Elsewhere, it feels as if a full-blown effort is underway to act as if Grenfell was some kind of natural disaster, and not the result of choices made by a variety of people. Grenfell was built to withstand fire, yet due to a series of decisions made over the years, it became a firetrap. That Downing Street has joined organisations across the country in bathing itself in green lights in solidarity with the tower is symbolic of the problem: solidarity with organisations that aren’t ultimately responsible for the condition of people’s housing is wonderful. Downing Street should be offering more than a light show when it has still yet to permanently house two-thirds of the displaced.

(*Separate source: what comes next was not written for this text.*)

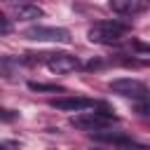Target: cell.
<instances>
[{"mask_svg": "<svg viewBox=\"0 0 150 150\" xmlns=\"http://www.w3.org/2000/svg\"><path fill=\"white\" fill-rule=\"evenodd\" d=\"M129 33V26L120 21H98L89 28V40L96 45H115Z\"/></svg>", "mask_w": 150, "mask_h": 150, "instance_id": "cell-2", "label": "cell"}, {"mask_svg": "<svg viewBox=\"0 0 150 150\" xmlns=\"http://www.w3.org/2000/svg\"><path fill=\"white\" fill-rule=\"evenodd\" d=\"M134 108H136V112H138L141 117H148V120H150V94L143 96V98H136V101H134Z\"/></svg>", "mask_w": 150, "mask_h": 150, "instance_id": "cell-9", "label": "cell"}, {"mask_svg": "<svg viewBox=\"0 0 150 150\" xmlns=\"http://www.w3.org/2000/svg\"><path fill=\"white\" fill-rule=\"evenodd\" d=\"M136 47H138V49H143V52H150V45H141V42H138Z\"/></svg>", "mask_w": 150, "mask_h": 150, "instance_id": "cell-15", "label": "cell"}, {"mask_svg": "<svg viewBox=\"0 0 150 150\" xmlns=\"http://www.w3.org/2000/svg\"><path fill=\"white\" fill-rule=\"evenodd\" d=\"M19 148V143H14V141H2V145H0V150H16Z\"/></svg>", "mask_w": 150, "mask_h": 150, "instance_id": "cell-12", "label": "cell"}, {"mask_svg": "<svg viewBox=\"0 0 150 150\" xmlns=\"http://www.w3.org/2000/svg\"><path fill=\"white\" fill-rule=\"evenodd\" d=\"M23 38L38 42H70V33L56 26H30L23 30Z\"/></svg>", "mask_w": 150, "mask_h": 150, "instance_id": "cell-3", "label": "cell"}, {"mask_svg": "<svg viewBox=\"0 0 150 150\" xmlns=\"http://www.w3.org/2000/svg\"><path fill=\"white\" fill-rule=\"evenodd\" d=\"M110 91H115L117 96L131 98V101L143 98V96H148V94H150V89H148L143 82L131 80V77H117V80H112V82H110Z\"/></svg>", "mask_w": 150, "mask_h": 150, "instance_id": "cell-4", "label": "cell"}, {"mask_svg": "<svg viewBox=\"0 0 150 150\" xmlns=\"http://www.w3.org/2000/svg\"><path fill=\"white\" fill-rule=\"evenodd\" d=\"M52 108H59V110H66V112H82V110L98 108V103H96V101H91V98L66 96V98H54V101H52Z\"/></svg>", "mask_w": 150, "mask_h": 150, "instance_id": "cell-6", "label": "cell"}, {"mask_svg": "<svg viewBox=\"0 0 150 150\" xmlns=\"http://www.w3.org/2000/svg\"><path fill=\"white\" fill-rule=\"evenodd\" d=\"M112 122H115V115H112V112H108V110H96V108L82 110V112H77V115L70 117V124H73L75 129H82V131H101V129H105V127L112 124Z\"/></svg>", "mask_w": 150, "mask_h": 150, "instance_id": "cell-1", "label": "cell"}, {"mask_svg": "<svg viewBox=\"0 0 150 150\" xmlns=\"http://www.w3.org/2000/svg\"><path fill=\"white\" fill-rule=\"evenodd\" d=\"M108 7L115 12V14H122V16H134V14H141L150 7V0H110Z\"/></svg>", "mask_w": 150, "mask_h": 150, "instance_id": "cell-7", "label": "cell"}, {"mask_svg": "<svg viewBox=\"0 0 150 150\" xmlns=\"http://www.w3.org/2000/svg\"><path fill=\"white\" fill-rule=\"evenodd\" d=\"M47 68L52 73H70V70L80 68V61H77V56H73L68 52H56V54L47 56Z\"/></svg>", "mask_w": 150, "mask_h": 150, "instance_id": "cell-5", "label": "cell"}, {"mask_svg": "<svg viewBox=\"0 0 150 150\" xmlns=\"http://www.w3.org/2000/svg\"><path fill=\"white\" fill-rule=\"evenodd\" d=\"M0 23H2V33L7 35V33H9V21H7V16H0Z\"/></svg>", "mask_w": 150, "mask_h": 150, "instance_id": "cell-13", "label": "cell"}, {"mask_svg": "<svg viewBox=\"0 0 150 150\" xmlns=\"http://www.w3.org/2000/svg\"><path fill=\"white\" fill-rule=\"evenodd\" d=\"M12 14L19 21H33V19H40L42 16V9L38 5H30V2H19V5L12 7Z\"/></svg>", "mask_w": 150, "mask_h": 150, "instance_id": "cell-8", "label": "cell"}, {"mask_svg": "<svg viewBox=\"0 0 150 150\" xmlns=\"http://www.w3.org/2000/svg\"><path fill=\"white\" fill-rule=\"evenodd\" d=\"M91 150H150V148H148V145H138V143L129 141V143H124V145H112V148H91Z\"/></svg>", "mask_w": 150, "mask_h": 150, "instance_id": "cell-10", "label": "cell"}, {"mask_svg": "<svg viewBox=\"0 0 150 150\" xmlns=\"http://www.w3.org/2000/svg\"><path fill=\"white\" fill-rule=\"evenodd\" d=\"M12 117H14V115H12V110H2V120H5V122H9Z\"/></svg>", "mask_w": 150, "mask_h": 150, "instance_id": "cell-14", "label": "cell"}, {"mask_svg": "<svg viewBox=\"0 0 150 150\" xmlns=\"http://www.w3.org/2000/svg\"><path fill=\"white\" fill-rule=\"evenodd\" d=\"M28 87L33 89V91H63V87H59V84H42V82H28Z\"/></svg>", "mask_w": 150, "mask_h": 150, "instance_id": "cell-11", "label": "cell"}]
</instances>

That light show seems like part of the broader problem of the way that the political class has responded to the tragedy. At the beginning, as well as the seeming indifference from the Prime Minister, the government seemed to have little idea that a large number of people in this country live in tower blocks and its public pronouncements could have been designed to spread panic and fear. Or the flattening of who the 72 victims were, with continual references to them dying “because they were poor”.  Many of the 72 were not poor – they included in their number a marketing manager, two architects, and a successful painter-decorator among other well-paid people. The survivors, who have also been let down by the government, are not all poor either: they include leaseholders who have bought their flats at the (eyewatering) market rate.

The 72 died because their housing was the subject of snobbery, indifference, and poor management by a variety of people, the scale of which is the subject of an ongoing inquiry. The survivors are being let down for the same reason.  That that problem if anything seems to be growing in intensity is why I find myself even angrier today than I was this time a year ago.